### Excerpted passage
+---+

I Disgust Dissociation, Segregation & Insulting As A Parent !
INTRODUCTION

"What are the things you did as a child or was done to you as a child that you won't do to your child today."
I disgust dissociation & segregation as a parent.....
Disassociation and segregation are two similar which all relate to disconnecting someone from something or denying him from doing something. They are environmental factors that we practice in our Communities. Children who are the most vulnerable in the societies are the most affected groups who suffer when it comes to dissociation and segregation.
I am the kind of person who grew from a small Community with a small family. I always don't feel ashamed anywhere I stand. Even though I was deprived with so many good things in life. My basic school and even my secondary school life all were spent in village. I wasn't fortunate to grow under the custody of my biological parent since they pass out when I was kindergarten. I was left to stay with my Auntie ( My father's sister) who is very hash when it comes to treatment and weaning of children. I wouldn't say she is that kind of cruel or greedy person since some of her lifestyle also helped me.
This cruel treatment acts to me led me frightened anytime I see her or doing something. I would be shivering when I was doing something that even I can do it better without any enforcement. My Auntie used to confined me in the house without being in the midst of my colleagues even when they were playing. My Auntie's mindset was to always engage me in tedious activity.

+---+

### Activity 1
From the essay on dissociation and segregation, copy out word for word the stretch from "Disassociation and segregation" through "dissociation and segregation.".
### Activity 2
Extend the essay on dissociation and segregation, starting right after its final sentence.

### Supplied data
+---+

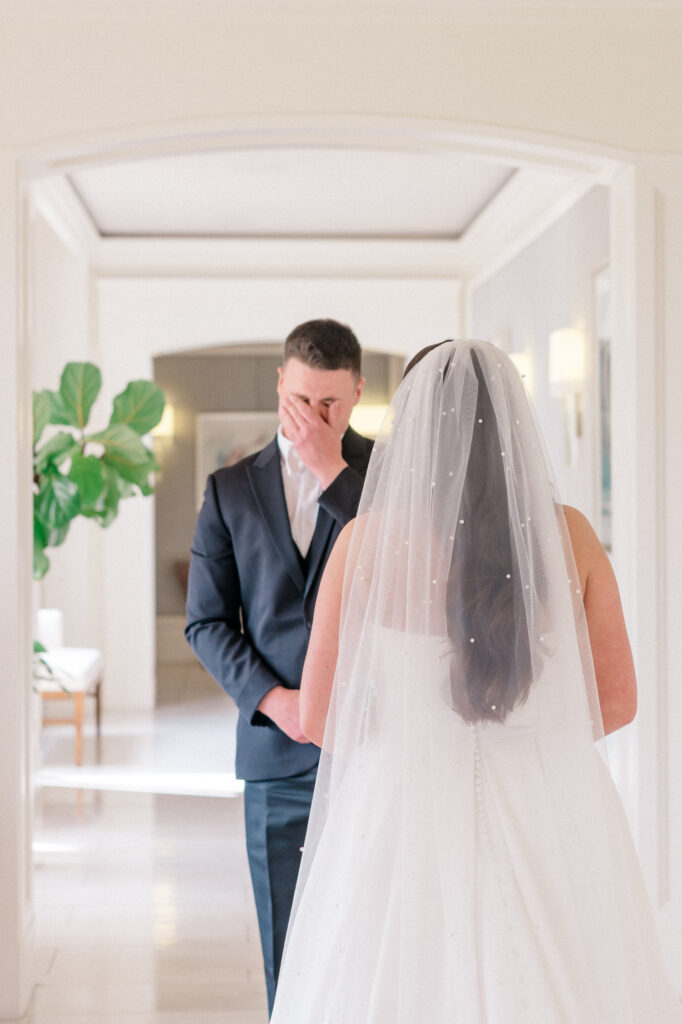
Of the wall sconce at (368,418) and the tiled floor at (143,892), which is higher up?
the wall sconce at (368,418)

+---+

### Expected output 1
Disassociation and segregation are two similar which all relate to disconnecting someone from something or denying him from doing something. They are environmental factors that we practice in our Communities. Children who are the most vulnerable in the societies are the most affected groups who suffer when it comes to dissociation and segregation.

### Expected output 2
It's kinda reflecting in my facial expressions of being introvert and even my friends call me by that Nick name - "Anti-so"...( short form of antisocial)
Insulting, the immoral behavior that I would not entertain in my house.
I hate the immoral act of insulting and too much shouting on my children. It's is one of practices that my Auntie used on me which nearly me timid. Insulting and shouting on child distract the attention of the child, which makes one not to be able take a stand whether he is right or wrong. Anyone who is always insulted or shouted afraid people especially when he is given a task in the midst of the group to perform.

"What about the ones you won't allow them do? And why?"
These practices and the kind of lifestyle have really diminished my capabilities so I've vowed not to let my children go through such kind of lifestyle of dissociation, isolating and unnecessary insulting of my children. We must be able to have freedom to do our personal activities. In that way, we can thing about many things in life. If a child is always confined, limited to a certain area it limits his or her development. Even though, when given a child too much freedom, he can be wrong at times. That's why parents should guide and direct the child at any steps through love and encouragement in order to make the right decisions. I would therefore let my kids socialize with his peers ; going to parties, swimming, forming group studies and celebrating their birthday parties. These things would expose my children to many things, fill smile 😊 in the face of kids and take bold steps in any thing they do.
I wouldn't want my children to go through stress, depress and hardship situation.
I am sorry to know about the trauma that you passed through as a young kid. It just shpes your personality and its effects remain until later.
Scolding and insulting kids in front of others snatches the children's confidence and they end up becoming timid.
That's true Buddy! Many children have become inferiority complex due to the kind of lifestyle they were exposed to, that's why I don't want my kids to suffer. Thanks for reading!
May God succeed you in your good mission.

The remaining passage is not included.